This morning, on or around page 250 at the start of Part Nine, Zhivago's well placed brother Evgraf turns up, seemingly out of the blue, something of a guardian angel.
I started to wonder, how in those days when there were no computers and only fairly basic communication by wireless and telegraph, how the centre was able to keep an eye on the periphery. How was it able to know what this or that dissident was up to?
Nowadays, we can just feed the dissident's bank card details (or whatever) into the central computer and you can read him (or her) off every time he uses it, almost in real time. But what happened then?
Part of the answer must have been the requirement for all adults to carry papers - work permits, internal passports, identity cards and the like - which could be marked up in various ways and which could be inspected by policemen and their like on demand. And taken back to the station for further investigation if there were bad marks or if their suspicions were aroused in other ways.
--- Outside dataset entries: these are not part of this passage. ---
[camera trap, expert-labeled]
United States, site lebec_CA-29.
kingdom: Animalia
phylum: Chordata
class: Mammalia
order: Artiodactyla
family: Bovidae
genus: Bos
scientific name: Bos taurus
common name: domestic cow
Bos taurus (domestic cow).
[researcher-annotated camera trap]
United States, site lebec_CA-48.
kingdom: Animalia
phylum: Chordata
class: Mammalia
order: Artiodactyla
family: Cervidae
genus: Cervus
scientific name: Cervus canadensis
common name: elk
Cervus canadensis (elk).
Another part must have been logging systems, like the one which features in the first version of the Jackal film, whereby the passport number of every visitor to every French hotel gets collected up and sent back to the centre on a daily basis. With an English version being a black book holding the passport numbers of bad people which immigration or passport officials were supposed to check against every arrival and every exit. A black book which they were supposed to update at the start of every shift and woe betide them if they missed someone.
Another part must have been central registries, central filing systems. Systems which grew into their 1960's maturity in the days before copying paper was cheap or digitising paper was available at all. The huge ledgers containing records of births, deaths and marriages. The huge ledgers containing the location of everyone's national health records. The huge filing systems maintained by all respectable government departments and many larger companies, the likes of BP and ICI.
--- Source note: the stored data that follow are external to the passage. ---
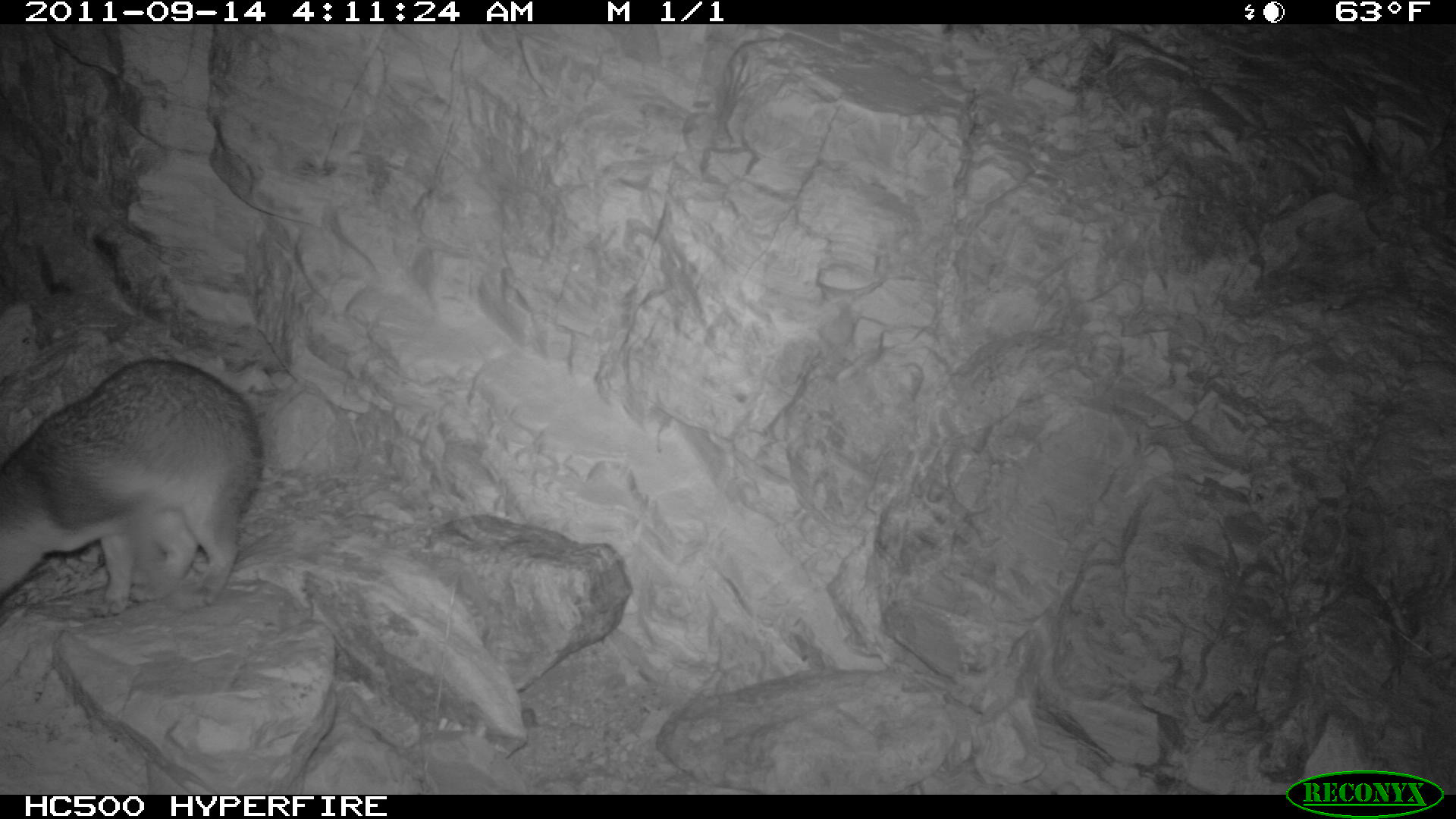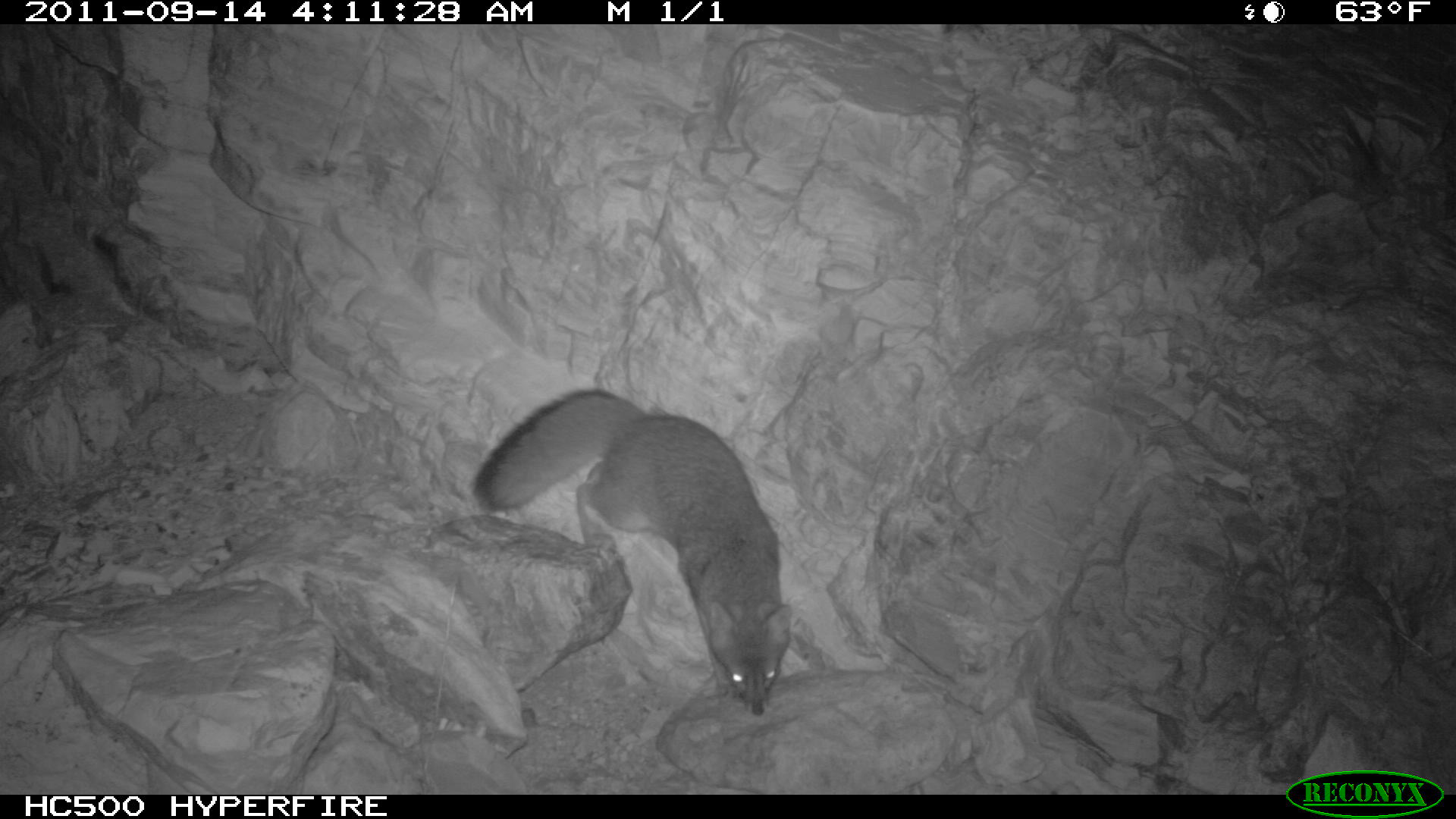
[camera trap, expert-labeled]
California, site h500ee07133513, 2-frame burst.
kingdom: Animalia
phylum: Chordata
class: Mammalia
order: Carnivora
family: Canidae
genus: Urocyon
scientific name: Urocyon littoralis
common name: island fox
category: fox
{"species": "fox (island fox) (Urocyon littoralis)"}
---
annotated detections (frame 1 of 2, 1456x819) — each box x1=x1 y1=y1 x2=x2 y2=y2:
fox: x1=0 y1=356 x2=265 y2=617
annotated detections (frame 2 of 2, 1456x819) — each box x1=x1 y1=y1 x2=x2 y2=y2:
fox: x1=472 y1=388 x2=792 y2=715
All of which must have required a huge army of clerks to keep up to date and in working order. Maintenance of the records needed to run a surveillance state was hugely expensive. No doubt necessary in small doses, but a huge waste of resources on the scale practised by the likes of Stalin's Soviet Union. And that's not counting all the rest of the damage, the damage to people and the damage to production. Or to the defence of the motherland for that matter.
A corollary being, that the surveillance state was not just a few bad people at the top of the heap doing bad things. There must have been thousands and thousands of people somewhere else in the heap, perhaps just doing their job - but also responsible; their hands were not clean.
Rather as in war-time France, where collaboration must have been pervasive. Or as in war-time Germany, where participation must have been pervasive. Guilt was collective.